> **EXERCISE BRIEF**
Copy out, unchanged, the entries below from the "Is bbox=[0, 459, 134, 600]: picnic" line to the final line. Omit pictures.

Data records
================
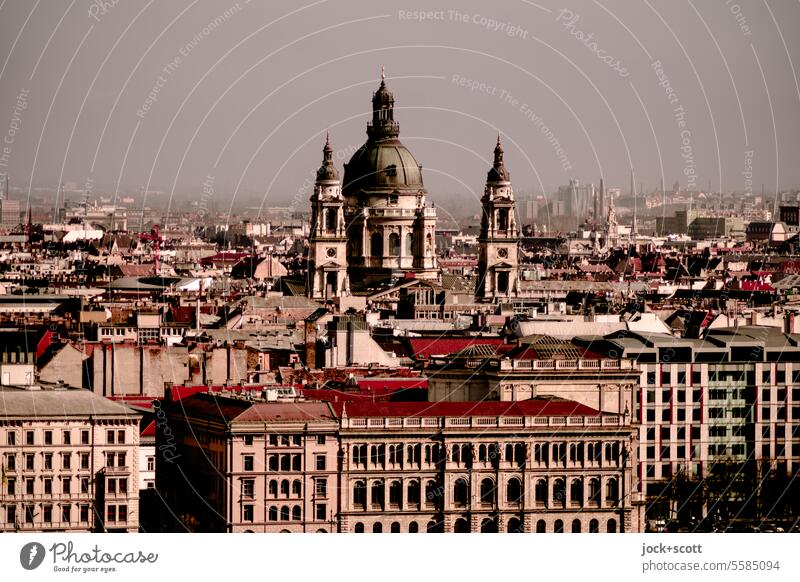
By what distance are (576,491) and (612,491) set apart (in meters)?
0.82

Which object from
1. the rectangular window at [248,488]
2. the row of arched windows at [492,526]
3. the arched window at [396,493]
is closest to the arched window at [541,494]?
the row of arched windows at [492,526]

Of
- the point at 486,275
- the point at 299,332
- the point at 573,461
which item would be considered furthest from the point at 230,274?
the point at 573,461

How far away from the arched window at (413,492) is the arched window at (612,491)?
376cm

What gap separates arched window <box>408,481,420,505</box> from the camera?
60219 mm

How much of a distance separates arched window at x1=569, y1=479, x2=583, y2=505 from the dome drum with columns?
53857mm

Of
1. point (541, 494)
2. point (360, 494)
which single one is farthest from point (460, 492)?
point (360, 494)

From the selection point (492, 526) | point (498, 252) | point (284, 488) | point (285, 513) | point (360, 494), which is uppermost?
point (498, 252)

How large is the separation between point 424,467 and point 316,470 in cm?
217

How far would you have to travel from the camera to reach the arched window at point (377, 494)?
59.9m

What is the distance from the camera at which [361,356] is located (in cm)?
8131

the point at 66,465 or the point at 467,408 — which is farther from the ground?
the point at 467,408

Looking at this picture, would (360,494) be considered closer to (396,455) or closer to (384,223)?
(396,455)
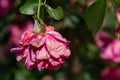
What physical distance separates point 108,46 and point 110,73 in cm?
29

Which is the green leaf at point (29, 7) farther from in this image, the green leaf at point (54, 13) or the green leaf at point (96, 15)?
the green leaf at point (96, 15)

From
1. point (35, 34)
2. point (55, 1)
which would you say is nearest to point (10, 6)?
point (55, 1)

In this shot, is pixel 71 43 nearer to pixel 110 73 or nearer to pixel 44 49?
pixel 110 73

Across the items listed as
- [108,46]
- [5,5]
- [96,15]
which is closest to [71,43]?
[108,46]

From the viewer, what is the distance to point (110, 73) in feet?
8.77

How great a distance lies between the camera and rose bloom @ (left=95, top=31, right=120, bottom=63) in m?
2.33

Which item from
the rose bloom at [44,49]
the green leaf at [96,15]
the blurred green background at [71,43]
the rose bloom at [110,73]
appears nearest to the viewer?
the rose bloom at [44,49]

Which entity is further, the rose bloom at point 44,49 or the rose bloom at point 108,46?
the rose bloom at point 108,46

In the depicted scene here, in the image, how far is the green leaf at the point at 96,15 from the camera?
140cm

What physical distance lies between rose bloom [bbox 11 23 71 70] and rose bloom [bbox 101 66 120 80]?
4.32 ft

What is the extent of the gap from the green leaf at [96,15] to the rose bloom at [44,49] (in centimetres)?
12

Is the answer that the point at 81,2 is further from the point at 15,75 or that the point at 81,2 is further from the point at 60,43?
the point at 60,43

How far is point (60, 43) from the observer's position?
1321mm

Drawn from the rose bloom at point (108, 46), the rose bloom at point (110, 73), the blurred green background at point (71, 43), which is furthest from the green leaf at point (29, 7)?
the rose bloom at point (110, 73)
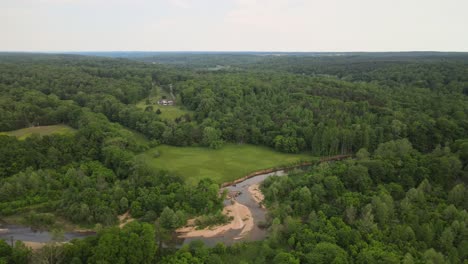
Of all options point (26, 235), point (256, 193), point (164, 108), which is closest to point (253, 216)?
point (256, 193)

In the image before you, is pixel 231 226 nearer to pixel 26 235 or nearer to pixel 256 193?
pixel 256 193

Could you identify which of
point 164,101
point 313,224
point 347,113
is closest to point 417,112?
point 347,113

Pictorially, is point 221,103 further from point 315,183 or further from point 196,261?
point 196,261

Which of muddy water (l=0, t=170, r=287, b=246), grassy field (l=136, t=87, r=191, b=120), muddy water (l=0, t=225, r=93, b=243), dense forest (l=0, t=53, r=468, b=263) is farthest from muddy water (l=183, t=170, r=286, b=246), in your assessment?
grassy field (l=136, t=87, r=191, b=120)

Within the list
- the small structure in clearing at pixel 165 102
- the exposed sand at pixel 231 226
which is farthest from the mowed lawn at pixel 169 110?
the exposed sand at pixel 231 226

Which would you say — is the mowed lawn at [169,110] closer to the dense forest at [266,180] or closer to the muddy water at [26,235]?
the dense forest at [266,180]

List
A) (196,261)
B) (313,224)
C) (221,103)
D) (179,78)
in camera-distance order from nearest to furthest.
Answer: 1. (196,261)
2. (313,224)
3. (221,103)
4. (179,78)

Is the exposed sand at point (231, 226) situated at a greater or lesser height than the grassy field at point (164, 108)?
lesser
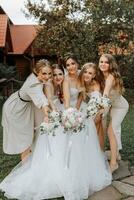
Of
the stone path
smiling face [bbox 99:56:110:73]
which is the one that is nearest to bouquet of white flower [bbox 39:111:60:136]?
the stone path

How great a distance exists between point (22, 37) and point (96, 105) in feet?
86.9

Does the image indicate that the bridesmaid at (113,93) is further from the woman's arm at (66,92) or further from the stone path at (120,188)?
the woman's arm at (66,92)

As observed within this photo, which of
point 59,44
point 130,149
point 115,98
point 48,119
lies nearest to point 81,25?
point 59,44

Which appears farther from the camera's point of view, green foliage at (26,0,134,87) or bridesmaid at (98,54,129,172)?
green foliage at (26,0,134,87)

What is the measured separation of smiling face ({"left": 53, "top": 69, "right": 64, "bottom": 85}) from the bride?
0.08 meters

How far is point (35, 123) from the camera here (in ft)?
18.6

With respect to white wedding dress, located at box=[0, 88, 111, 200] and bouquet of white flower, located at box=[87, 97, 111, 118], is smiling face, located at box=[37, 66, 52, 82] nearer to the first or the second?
white wedding dress, located at box=[0, 88, 111, 200]

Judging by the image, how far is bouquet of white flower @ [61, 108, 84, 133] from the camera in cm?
465

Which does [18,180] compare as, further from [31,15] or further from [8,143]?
[31,15]

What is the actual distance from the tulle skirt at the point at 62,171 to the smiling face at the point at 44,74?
2.37 ft

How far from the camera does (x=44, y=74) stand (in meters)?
5.23

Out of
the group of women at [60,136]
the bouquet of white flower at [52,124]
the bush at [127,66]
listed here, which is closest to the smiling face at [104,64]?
the group of women at [60,136]

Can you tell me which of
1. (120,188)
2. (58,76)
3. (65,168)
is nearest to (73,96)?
(58,76)

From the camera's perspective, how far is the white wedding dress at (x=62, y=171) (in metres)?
4.85
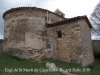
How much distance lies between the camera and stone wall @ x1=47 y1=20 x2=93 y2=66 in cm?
1147

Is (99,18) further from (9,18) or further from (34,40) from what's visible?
(9,18)

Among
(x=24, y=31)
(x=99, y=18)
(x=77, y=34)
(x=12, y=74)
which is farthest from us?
Result: (x=99, y=18)

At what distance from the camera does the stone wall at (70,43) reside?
37.6ft

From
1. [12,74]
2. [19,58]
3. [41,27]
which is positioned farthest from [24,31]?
[12,74]

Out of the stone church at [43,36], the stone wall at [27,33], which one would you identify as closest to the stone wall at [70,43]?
the stone church at [43,36]

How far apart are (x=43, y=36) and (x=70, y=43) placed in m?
2.77

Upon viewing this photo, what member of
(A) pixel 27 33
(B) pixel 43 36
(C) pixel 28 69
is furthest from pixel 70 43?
(C) pixel 28 69

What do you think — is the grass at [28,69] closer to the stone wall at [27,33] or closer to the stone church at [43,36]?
the stone wall at [27,33]

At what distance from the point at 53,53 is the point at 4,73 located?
6.08 meters

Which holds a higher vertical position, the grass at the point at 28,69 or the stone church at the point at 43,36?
the stone church at the point at 43,36

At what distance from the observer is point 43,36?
13117mm

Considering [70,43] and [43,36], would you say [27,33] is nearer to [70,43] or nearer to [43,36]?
[43,36]

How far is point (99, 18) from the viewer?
16.7 m

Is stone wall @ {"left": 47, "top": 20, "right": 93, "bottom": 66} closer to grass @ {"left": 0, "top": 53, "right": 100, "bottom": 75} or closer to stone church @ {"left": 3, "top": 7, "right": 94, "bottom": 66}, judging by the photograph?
stone church @ {"left": 3, "top": 7, "right": 94, "bottom": 66}
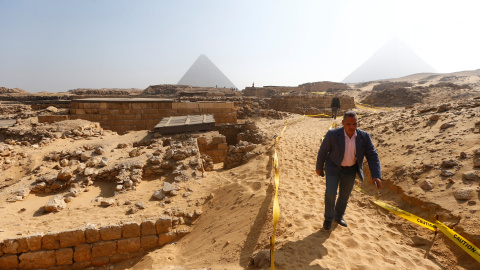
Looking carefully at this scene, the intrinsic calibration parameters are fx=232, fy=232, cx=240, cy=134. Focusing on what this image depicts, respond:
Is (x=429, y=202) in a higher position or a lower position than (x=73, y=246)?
higher

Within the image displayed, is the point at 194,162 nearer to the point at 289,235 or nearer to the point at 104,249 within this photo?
the point at 104,249

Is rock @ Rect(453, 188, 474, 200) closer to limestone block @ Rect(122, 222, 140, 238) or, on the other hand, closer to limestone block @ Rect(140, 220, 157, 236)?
limestone block @ Rect(140, 220, 157, 236)

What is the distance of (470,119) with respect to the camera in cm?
550

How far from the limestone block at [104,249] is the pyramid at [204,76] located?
111 metres

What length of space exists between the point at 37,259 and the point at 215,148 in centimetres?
498

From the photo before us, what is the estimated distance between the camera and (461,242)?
2.62 meters

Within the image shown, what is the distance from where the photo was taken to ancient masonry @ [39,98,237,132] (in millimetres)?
10117

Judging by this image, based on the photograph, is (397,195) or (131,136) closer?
(397,195)

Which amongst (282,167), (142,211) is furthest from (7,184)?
(282,167)

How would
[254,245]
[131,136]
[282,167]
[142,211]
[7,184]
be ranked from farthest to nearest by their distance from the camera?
[131,136] < [282,167] < [7,184] < [142,211] < [254,245]

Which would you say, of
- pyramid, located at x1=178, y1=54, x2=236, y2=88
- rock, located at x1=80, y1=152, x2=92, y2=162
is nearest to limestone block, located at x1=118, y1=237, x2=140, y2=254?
rock, located at x1=80, y1=152, x2=92, y2=162

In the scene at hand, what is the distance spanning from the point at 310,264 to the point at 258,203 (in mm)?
1647

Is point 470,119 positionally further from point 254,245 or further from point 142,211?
point 142,211

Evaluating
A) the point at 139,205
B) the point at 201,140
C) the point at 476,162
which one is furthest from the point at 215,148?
the point at 476,162
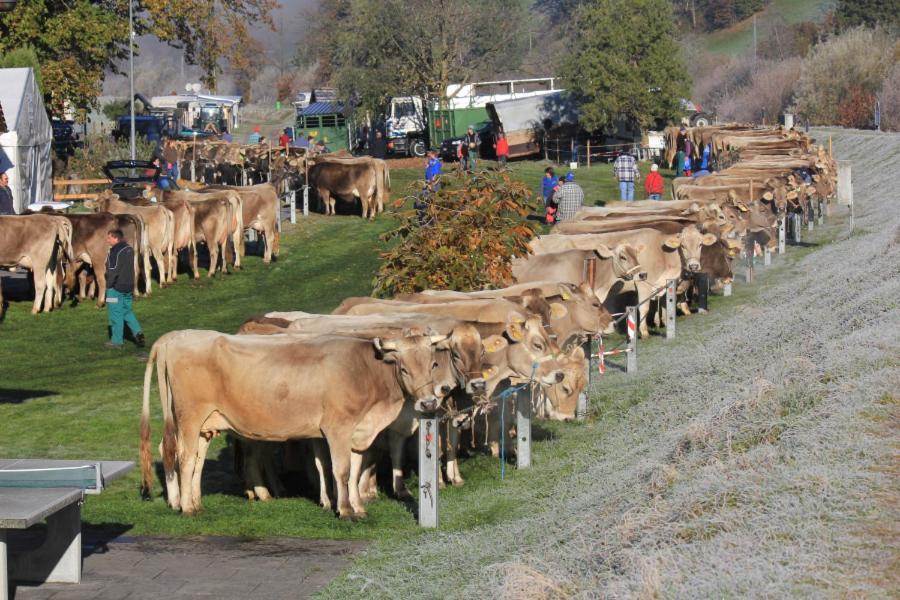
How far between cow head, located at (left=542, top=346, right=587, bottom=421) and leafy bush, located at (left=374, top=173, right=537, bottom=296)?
2434mm

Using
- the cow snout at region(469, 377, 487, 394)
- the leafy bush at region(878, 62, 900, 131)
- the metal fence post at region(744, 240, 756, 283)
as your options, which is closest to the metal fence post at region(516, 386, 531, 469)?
the cow snout at region(469, 377, 487, 394)

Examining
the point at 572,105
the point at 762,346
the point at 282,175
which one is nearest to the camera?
the point at 762,346

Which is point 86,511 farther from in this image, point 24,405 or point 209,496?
point 24,405

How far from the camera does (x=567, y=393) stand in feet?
49.3

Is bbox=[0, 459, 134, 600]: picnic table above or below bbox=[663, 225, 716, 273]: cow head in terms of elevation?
below

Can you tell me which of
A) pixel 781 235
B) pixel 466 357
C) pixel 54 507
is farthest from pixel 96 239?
pixel 54 507

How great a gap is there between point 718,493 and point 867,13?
305 feet

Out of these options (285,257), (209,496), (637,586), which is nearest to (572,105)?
(285,257)

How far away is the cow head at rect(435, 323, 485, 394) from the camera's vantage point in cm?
1220

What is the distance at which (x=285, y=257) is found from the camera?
99.9 ft

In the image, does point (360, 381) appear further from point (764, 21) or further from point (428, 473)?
point (764, 21)

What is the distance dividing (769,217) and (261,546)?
63.2 feet

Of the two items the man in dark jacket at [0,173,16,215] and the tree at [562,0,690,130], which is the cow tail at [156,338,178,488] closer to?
the man in dark jacket at [0,173,16,215]

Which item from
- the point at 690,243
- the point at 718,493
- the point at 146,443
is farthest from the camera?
the point at 690,243
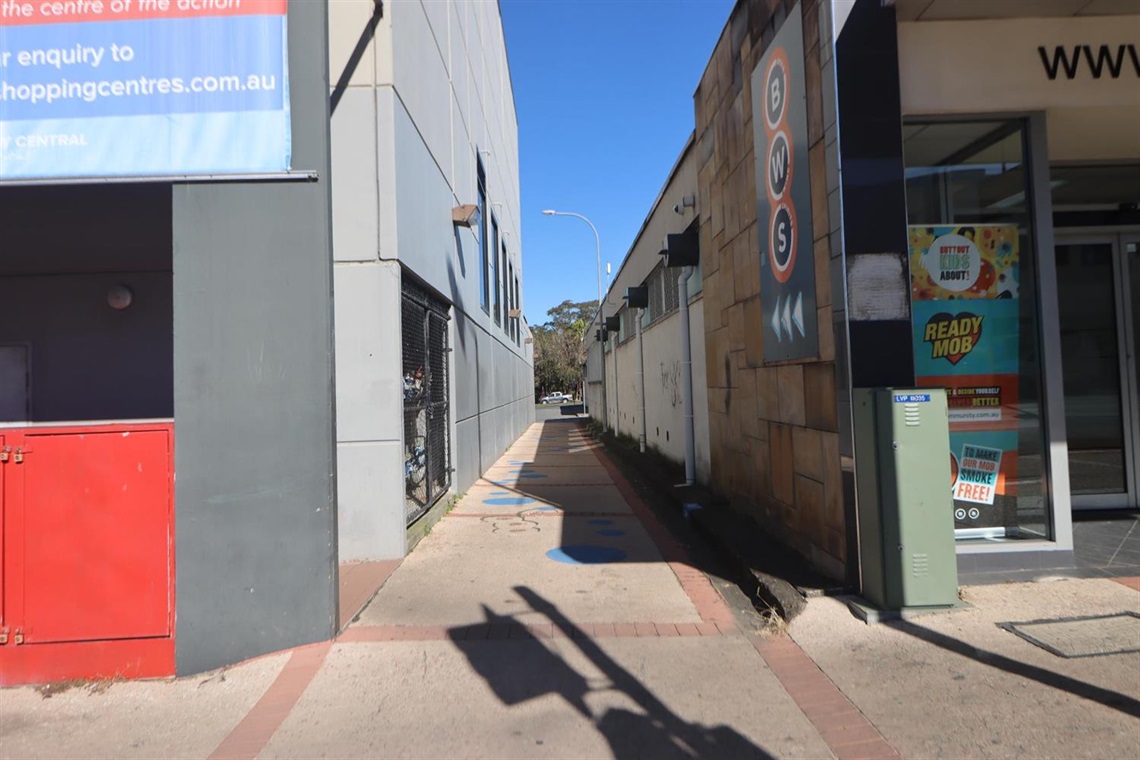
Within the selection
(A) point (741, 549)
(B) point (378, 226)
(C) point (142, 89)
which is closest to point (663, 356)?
(A) point (741, 549)

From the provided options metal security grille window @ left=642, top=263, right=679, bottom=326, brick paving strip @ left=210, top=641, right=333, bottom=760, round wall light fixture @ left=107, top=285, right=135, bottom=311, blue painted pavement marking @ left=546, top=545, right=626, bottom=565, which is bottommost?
brick paving strip @ left=210, top=641, right=333, bottom=760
================
> **EXERCISE RESPONSE**
Is bbox=[0, 459, 134, 600]: picnic table above or below bbox=[663, 225, 716, 273]: cow head in terms of elevation?
below

Can you tell me which of
A) pixel 781 235
B) pixel 466 357
C) pixel 54 507
is farthest from pixel 96 239?
pixel 54 507

How great a gap is there between point 718,493 and point 867,13?
305 feet

Out of these options (285,257), (209,496), (637,586), which is nearest to (572,105)?
(285,257)

How far away is the cow head at rect(435, 323, 485, 394) from the camera's vantage point in cm?
1220

What is the distance at which (x=285, y=257) is found from the camera?
99.9 ft

In the image, does point (360, 381) appear further from point (764, 21) or further from point (428, 473)?
point (764, 21)

What is the distance dividing (769,217) and (261,546)?
63.2 feet

Of the two items the man in dark jacket at [0,173,16,215] and the tree at [562,0,690,130], which is the cow tail at [156,338,178,488] closer to?
the man in dark jacket at [0,173,16,215]

Which item from
- the point at 690,243
- the point at 718,493
- the point at 146,443
is farthest from the camera?
the point at 690,243
Within the selection
(A) point (741, 549)
(B) point (378, 226)
(C) point (142, 89)
which is closest to point (663, 356)?
(A) point (741, 549)

From the provided options metal security grille window @ left=642, top=263, right=679, bottom=326, brick paving strip @ left=210, top=641, right=333, bottom=760, round wall light fixture @ left=107, top=285, right=135, bottom=311, blue painted pavement marking @ left=546, top=545, right=626, bottom=565, which is bottommost?
brick paving strip @ left=210, top=641, right=333, bottom=760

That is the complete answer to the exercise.